In a previous post, I asked Tim Glass of A Word on the Word what verses are most important if one wants to understand what Scripture teaches. Tim is a (former) evangelical who has found his way to the Catholic church. He obviously reads the Bible assiduously.
This is not an idle question. Rich Cleveland has authored a three-book discipling tool, Emmaus Journey, designed especially for Catholics. The series preserves the values and distinctives of Navigators, an evangelical parachurch ministry that has introduced the Bible to hundreds of thousands of people, but incorporates Catholic terminology and theology, and concentrates on memorizing a set of Scripture verses that is more inclusive than the standard evangelical set. Passages like Matthew 16:15-19 and Colossians 1:24 are memorized, verses mysteriously left out of the standard evangelical set of prooftexts. As Allen Johnson wrote to a fundamentalist bent out of shape because the Navigators and Catholics are working together, “You will need to reconcile yourself to the fact that there is a growing Evangelical movement in the Catholic Church.

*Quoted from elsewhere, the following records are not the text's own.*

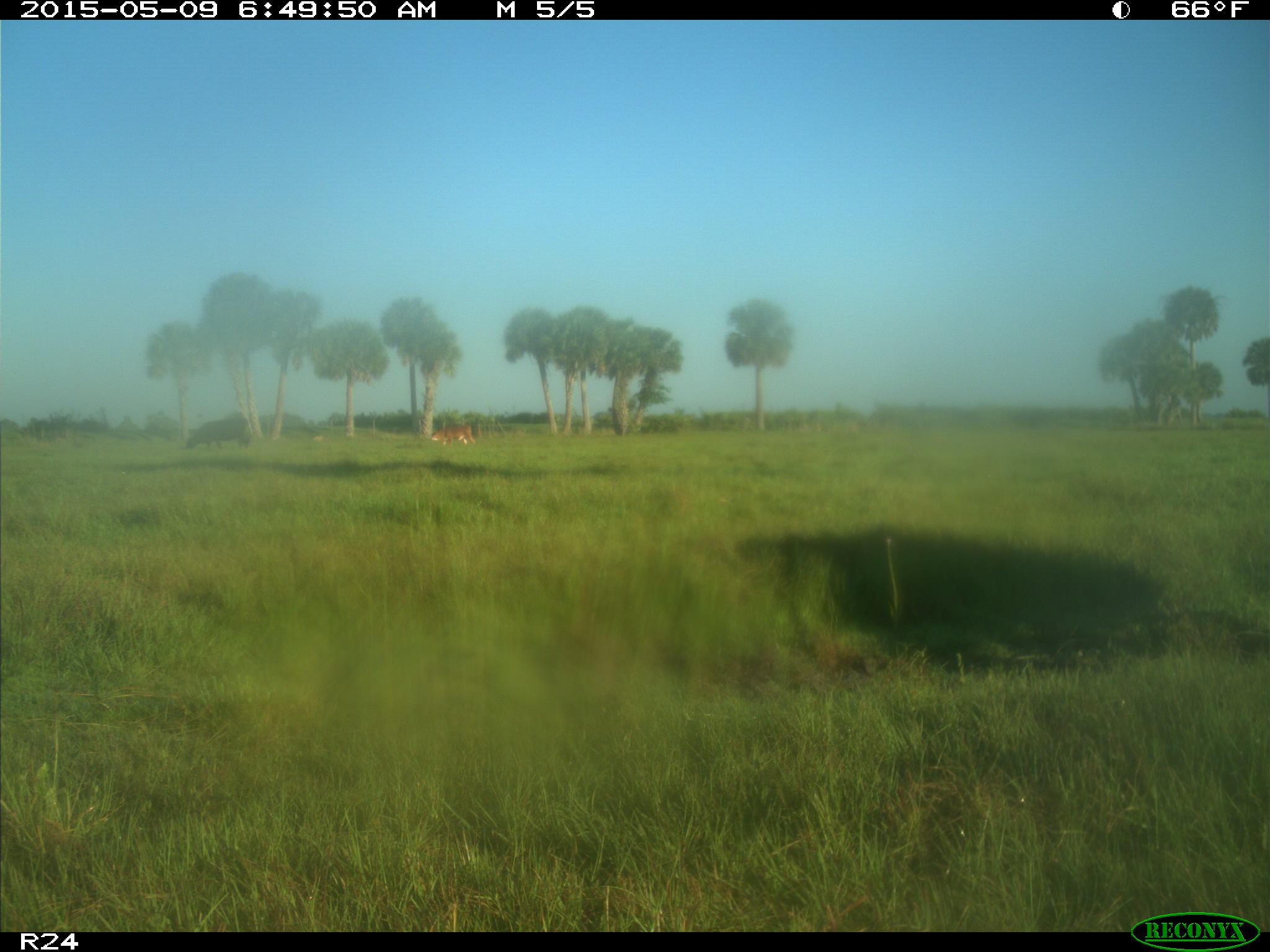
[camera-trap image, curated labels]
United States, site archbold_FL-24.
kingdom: Animalia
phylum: Chordata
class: Mammalia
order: Artiodactyla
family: Bovidae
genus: Bos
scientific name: Bos taurus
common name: domestic cow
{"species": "Bos taurus (domestic cow)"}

I just received a letter from Rich Cleveland and in his letter he writes, ‘I wish you could have joined me (referring to a recent weekend conference with catholic collegians and collegiate workers in Madison WI) to see the enthusiasm these students and leaders professed for being committed Catholics who are very evangelical in their orientation; in the Word, sharing Christ, forming disciples, and committed to their faith.’”
I remember meeting Rich at that conference. As for Tim Glass, I think he brings to Catholicism a number of evangelical distinctives which, in a Catholic context, act as helpful leaven. He is an evangelical Catholic. Would he self-identify as such?